A conference is required to have at least six members in any given sport to receive an automatic bid to the NCAA Tournament. If a conference falls to five members, a two-year waiver is automatically granted to give the conference time to regroup. If it drops to four members, however, the waiver is not applicable. So, as long as the MEAC doesn’t lose any more members, its automatic bid is safe through 2023.

The MEAC got some good news Tuesday when Delaware State, which had been rumored to also be considering leaving the conference, announced it would remain. But the conference still needs a long-term solution for baseball in place by the start of the 2024 season to protect its automatic bid.

The MEAC could look for expansion candidates (the conference only has six football-playing members, the minimum required) or try to find an affiliate member for baseball. The conference is working with a consulting firm to help its expansion search. It could also perhaps coax either Howard or Morgan State into restarting baseball. Both schools cut their programs in 2002 but do sponsor softball. Restarting a sport in the current financial crisis college sports finds itself in without existing facilities (which was part of the reasoning for Howard to cut baseball) would be challenging.

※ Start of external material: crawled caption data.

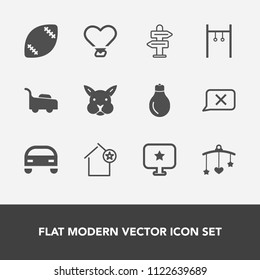 Modern, simple vector icon set with light, animal, toy, mobile, computer, american, action, bulb, apartment, business, bed, sign, ball, arrow, rabbit, stadium, garden, power, vehicle, cute, lawn icons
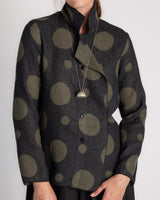 Flag Shirt in Olive Wool Dots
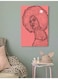 Woman Line Art Printed Wall Art Pink/Black 40x60cm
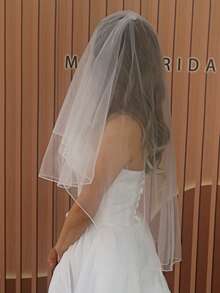 1pc Solid Color New Wedding Accessory, Double-Layer Short Bridal Veil With Metal Hair Comb, Suitable For All Seasons,Summer,Beach - Ivory White - View 6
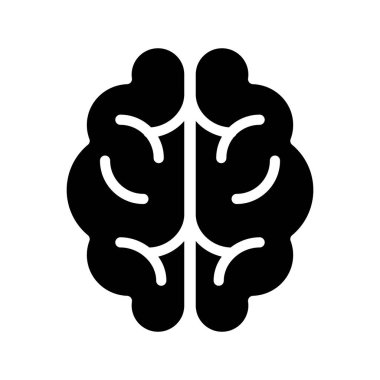 İnsan beyni siyah kabartma simgesi. Merkezi sinir sistemi. Karmaşık vücut parçaları. Hafıza ve düşünme kontrol organı. Beyaz uzayda siluet sembolü. Piktogram sağlammış. Vektör izole illüstrasyonu
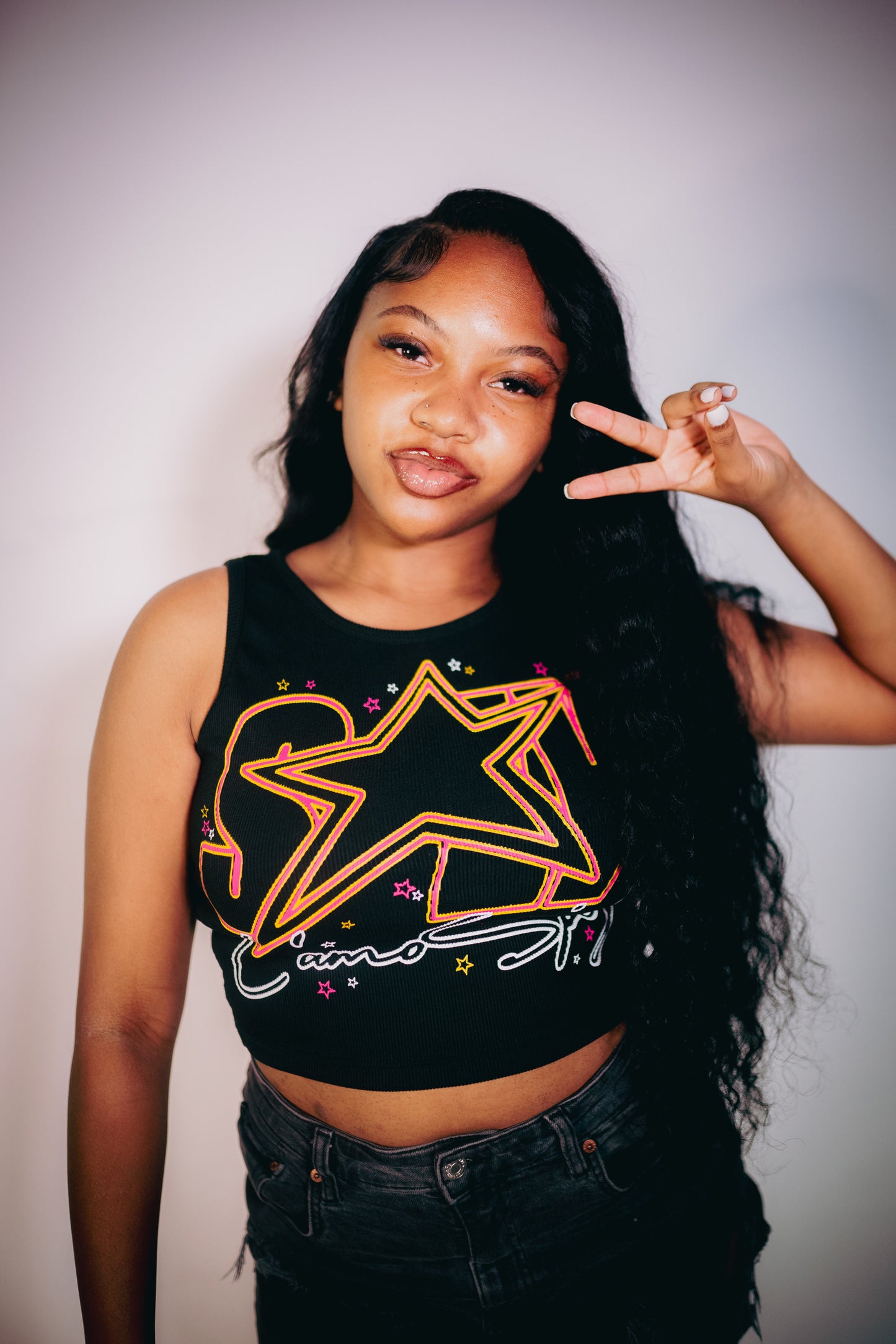 CAMOSPLY® Star Struck Crop Top (BLACK)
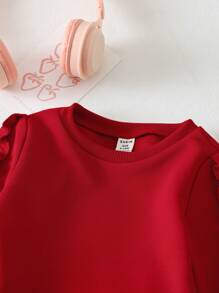 SHEIN 2pcs Baby Girl Solid Color Ruffle Trim Long Sleeve Sweatshirt And Pants Set, Fall/Winter - Red - View 5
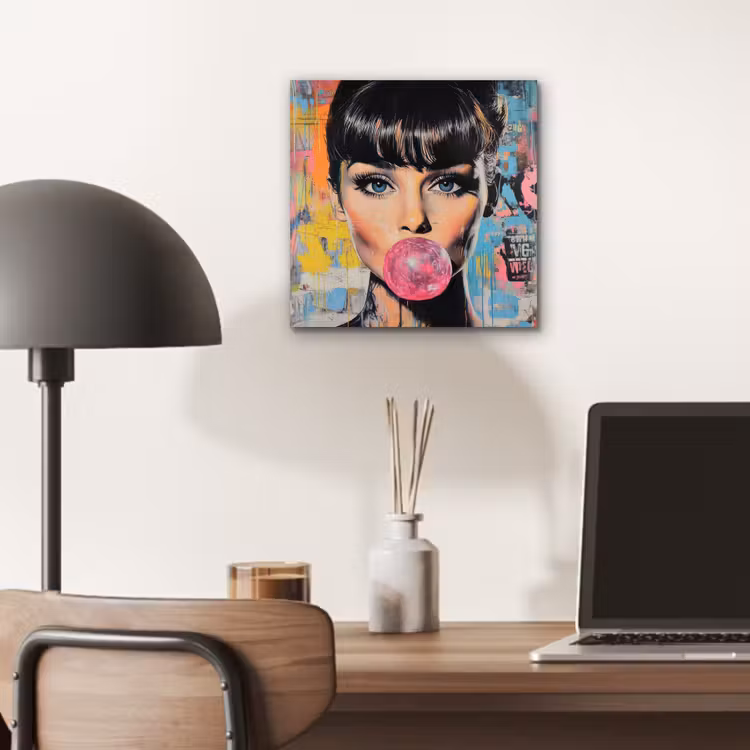 Aluminium schilderij - Kauwgom - Vrouw - Penseelstreken - Modern — 6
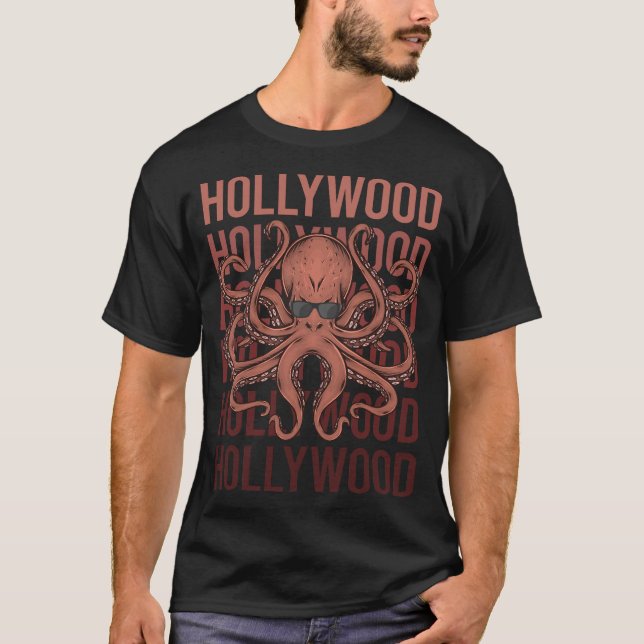 Funny Octopus Hollywood T-Shirt (Front)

Baseball may not be at the front of mind for the MEAC’s decision makers, as the conference’s position for football is precarious, but the conference must find a solution for the sport. No matter what path the MEAC decides to take, it is clear the departures will drastically change the conference’s baseball profile. The MEAC has awarded 42 baseball championships in its history. By July 1, 2021, the five baseball-playing members that remain in the conference will only account for two (1995 Coppin State and 1989 Delaware State).

The void at the top of the conference left by the departures of BCU, FAMU and NC A&T is an opportunity for some team to create a new tradition. The race to fill that void is on.